PAGE EXCERPT –
Artwork

Lunchtime at the Building Site on the Van Diemenstraat in Amsterdam

Lunchtime at the Building Site on the Van Diemenstraat in Amsterdam, by George Hendrik Breitner, oil, 1899
Lunchtime at the Building Site on the Van Diemenstraat in Amsterdam, by George Hendrik Breitner, oil, 1899

Lunchtime at the Building Site on the Van Diemenstraat in Amsterdam is an oil painting by the Impressionist artist George Hendrik Breitner. It dates from 1899 and is held in the collection of the Rijksmuseum.

About this work

Overview

Completed in 1899, this oil painting by Dutch artist George Hendrik Breitner records a pause in labor at a construction site along Amsterdam's Van Diemenstraat.

Completed in 1899, this oil painting by Dutch artist George Hendrik Breitner records a pause in labor at a construction site along Amsterdam's Van Diemenstraat. Breitner, who worked both as painter and photographer, belonged to the circle of Amsterdam Impressionists and consistently turned his attention toward the unvarnished realities of urban existence—harbors, streets, and the people who inhabited them.

Subject & Meaning

Five laborers occupy the foreground, seated on a concrete embankment with their backs to the viewer. Clad in heavy coats, hats, and scarves, they face a harbor where boats drift on dull water. Additional small figures appear deeper in the composition. The arrangement withholds the workers' faces from sight, emphasizing their collective anonymity and the routine nature of midday respite rather than individual identity.

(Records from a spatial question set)
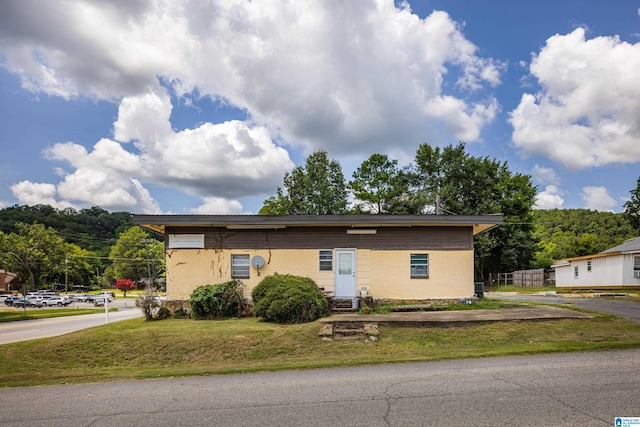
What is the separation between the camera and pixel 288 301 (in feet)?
43.6

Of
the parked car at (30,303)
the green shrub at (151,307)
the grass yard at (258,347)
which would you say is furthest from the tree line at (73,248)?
the grass yard at (258,347)

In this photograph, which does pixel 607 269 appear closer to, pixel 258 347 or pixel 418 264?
pixel 418 264

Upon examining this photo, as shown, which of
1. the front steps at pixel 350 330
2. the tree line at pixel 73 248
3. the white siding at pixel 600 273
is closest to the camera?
the front steps at pixel 350 330

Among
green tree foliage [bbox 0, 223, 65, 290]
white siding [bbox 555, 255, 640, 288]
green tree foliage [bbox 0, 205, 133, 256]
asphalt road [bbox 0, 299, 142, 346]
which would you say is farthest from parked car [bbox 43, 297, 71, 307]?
white siding [bbox 555, 255, 640, 288]

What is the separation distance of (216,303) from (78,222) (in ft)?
354

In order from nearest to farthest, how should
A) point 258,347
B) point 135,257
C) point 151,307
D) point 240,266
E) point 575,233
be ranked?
point 258,347 → point 151,307 → point 240,266 → point 575,233 → point 135,257

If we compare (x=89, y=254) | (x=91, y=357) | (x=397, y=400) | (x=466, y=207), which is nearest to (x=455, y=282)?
(x=397, y=400)

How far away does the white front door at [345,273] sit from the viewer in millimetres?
16141

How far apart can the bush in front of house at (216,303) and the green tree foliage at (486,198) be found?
2745 cm

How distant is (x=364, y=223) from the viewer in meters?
16.0

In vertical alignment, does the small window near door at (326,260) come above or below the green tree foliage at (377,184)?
below

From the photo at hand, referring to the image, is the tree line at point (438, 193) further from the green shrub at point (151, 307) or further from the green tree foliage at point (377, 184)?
the green shrub at point (151, 307)

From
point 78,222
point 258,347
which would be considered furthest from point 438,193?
point 78,222

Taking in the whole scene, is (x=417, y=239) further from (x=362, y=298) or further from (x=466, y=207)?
(x=466, y=207)
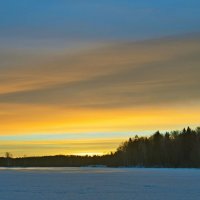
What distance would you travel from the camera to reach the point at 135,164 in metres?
129

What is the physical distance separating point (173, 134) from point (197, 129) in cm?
758

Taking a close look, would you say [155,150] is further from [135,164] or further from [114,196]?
[114,196]

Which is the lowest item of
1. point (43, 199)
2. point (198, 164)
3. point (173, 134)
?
point (43, 199)

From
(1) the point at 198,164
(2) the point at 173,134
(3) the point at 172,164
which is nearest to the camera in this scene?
(1) the point at 198,164

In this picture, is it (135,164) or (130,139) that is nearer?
(135,164)

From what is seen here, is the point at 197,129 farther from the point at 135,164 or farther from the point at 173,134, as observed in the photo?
the point at 135,164

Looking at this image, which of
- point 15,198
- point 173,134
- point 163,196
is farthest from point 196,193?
point 173,134

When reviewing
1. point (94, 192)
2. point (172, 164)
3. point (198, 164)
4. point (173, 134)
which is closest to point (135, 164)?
point (173, 134)

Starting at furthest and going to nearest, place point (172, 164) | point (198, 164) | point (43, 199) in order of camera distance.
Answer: point (172, 164) < point (198, 164) < point (43, 199)

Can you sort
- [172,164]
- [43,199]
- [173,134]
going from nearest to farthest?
[43,199] < [172,164] < [173,134]

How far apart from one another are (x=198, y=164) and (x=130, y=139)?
151 feet

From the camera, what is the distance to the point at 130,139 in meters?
147

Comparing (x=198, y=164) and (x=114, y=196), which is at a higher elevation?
(x=198, y=164)

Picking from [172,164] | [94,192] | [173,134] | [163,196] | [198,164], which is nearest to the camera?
[163,196]
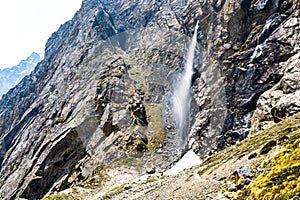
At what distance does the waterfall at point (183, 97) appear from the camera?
108000 millimetres

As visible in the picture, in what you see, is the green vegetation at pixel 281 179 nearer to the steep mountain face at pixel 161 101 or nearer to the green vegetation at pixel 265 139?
the green vegetation at pixel 265 139

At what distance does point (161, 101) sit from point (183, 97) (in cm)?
1476

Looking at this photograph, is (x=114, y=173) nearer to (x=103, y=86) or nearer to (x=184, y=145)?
(x=184, y=145)

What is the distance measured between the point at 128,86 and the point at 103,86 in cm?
1283

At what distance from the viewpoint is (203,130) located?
95.6 m

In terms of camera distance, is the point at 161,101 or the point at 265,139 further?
the point at 161,101

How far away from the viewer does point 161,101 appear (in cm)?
13512

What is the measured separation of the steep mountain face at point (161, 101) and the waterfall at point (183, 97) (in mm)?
3031

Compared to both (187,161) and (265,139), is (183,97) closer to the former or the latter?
(187,161)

GOALS –
[1] Summarize the painting description in two sentences.
[2] For each statement, answer yes or no according to the painting description, and quote the words that decide it: (a) The five laborers face the viewer. (b) The painting is held by the Rijksmuseum. (c) Breitner worked only as a painter.

RESPONSES FOR EACH TASK –
[1] Lunchtime at the Building Site on the Van Diemenstraat in Amsterdam is an 1899 oil painting by George Hendrik Breitner, a Dutch painter and photographer of the Amsterdam Impressionist circle, and it is held in the Rijksmuseum's collection. It shows five laborers in heavy coats, hats, and scarves seated on a concrete embankment with their backs to the viewer, facing a harbor, so that their faces stay hidden and their collective anonymity and routine midday rest are emphasized.

[2]
(a) No: "with their backs to the viewer"
(b) Yes: "is held in the collection of the Rijksmuseum"
(c) No: "worked both as painter and photographer"